In any case, I keep a pen handy to cross out the numbers on the instructions as I go. It helps to keep track of what I’ve already applied. Don’t worry if you have extras, that’s actually pretty normal, for Bandai to just fill up remaining space on the sheet with some bonus stickers. This is also useful when one of them inevitably tears or goes flying and gets lost forever. Neat!
Order of Operations
This is going to depend a little bit on your materials, but I’ll start by laying out the process I use on 90% of the kits I build, including where and when is a good time to give up and call it done. Since the instructions are usually based on assembling one subsection at a time – left leg, right leg, torso, backpack, etc – I like to complete one piece all the way, before moving on to the next one. So my usual workflow is something like this:
- Assemble the leg (assume it’s a leg here).

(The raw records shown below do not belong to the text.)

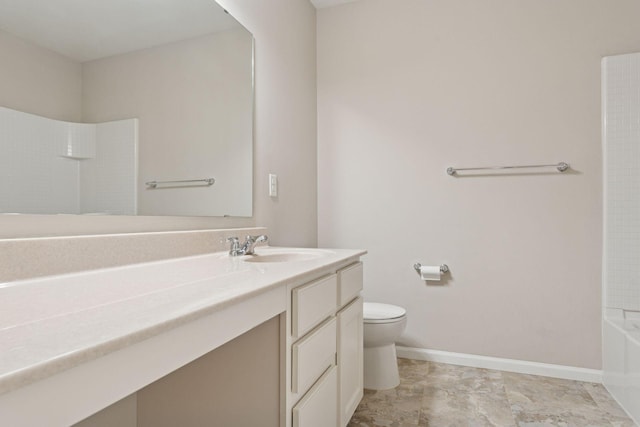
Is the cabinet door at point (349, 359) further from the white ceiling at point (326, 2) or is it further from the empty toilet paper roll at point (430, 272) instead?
the white ceiling at point (326, 2)

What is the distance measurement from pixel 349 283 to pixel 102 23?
1.22 m

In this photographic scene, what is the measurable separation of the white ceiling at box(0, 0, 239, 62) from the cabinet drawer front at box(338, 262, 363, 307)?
1062mm

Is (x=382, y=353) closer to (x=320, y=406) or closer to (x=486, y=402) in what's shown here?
(x=486, y=402)

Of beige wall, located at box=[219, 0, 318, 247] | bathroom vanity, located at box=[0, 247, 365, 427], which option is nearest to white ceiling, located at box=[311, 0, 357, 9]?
beige wall, located at box=[219, 0, 318, 247]

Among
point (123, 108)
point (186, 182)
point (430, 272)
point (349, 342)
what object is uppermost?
point (123, 108)

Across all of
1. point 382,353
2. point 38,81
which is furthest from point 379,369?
point 38,81

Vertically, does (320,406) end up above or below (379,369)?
above

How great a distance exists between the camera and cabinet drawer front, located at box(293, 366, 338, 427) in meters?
1.05

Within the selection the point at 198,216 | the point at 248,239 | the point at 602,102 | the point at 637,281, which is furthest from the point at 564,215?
the point at 198,216

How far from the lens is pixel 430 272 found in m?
2.21

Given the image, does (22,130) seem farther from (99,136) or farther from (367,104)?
(367,104)

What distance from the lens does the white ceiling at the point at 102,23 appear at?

- Mess with it for a while, move it around, because it’s just so cool. Also because seeing how the parts move around may give you an idea of how to reach some of the more difficult spots.
- Panel line the armor with a pen-style marker. You want to do this first, because the stickers might cover some of the lines and make it a pain to do later, and because varnish will clog up the pen (this is how I killed my gray marker). Note that I did say armor here: I usually don’t bother doing anything on the mechanical frame parts – they aren’t usually visible, and/or are in such a dark gray that painting more black on it won’t show up. Not worth the effort.
- Apply any stickers or decals that came in the box. For a High Grade, there might not be any. Real Grades or a Ver.Ka, you are going to spend more time stickering than you are building. This is also where you’d gloss varnish any waterslides. Don’t wait on that, they are extremely fragile until varnished.
- Apply your mate varnish of choice, taking care to articulate the limb and make sure you get in all the bits that are only visible with the joints in certain positions.
- Move on to the next limb and start again.
Now the exceptions: If you’re using waterslide decals, you’ll absolutely need to matte the whole thing at the end. Alternatively, if you’re using a flow-style panel liner, gloss varnish the kit before you do that (this would put it between steps 2 and 3) to make it flow better, and then matte varnish it at the end.
That’s it. There are more advanced techniques, such as “painting”, with which you may in fact already be familiar. For the entry-level Gundam hobbyist though, this should give you a firm grasp of the basics. Go out and build yourself a robot, why don’t you.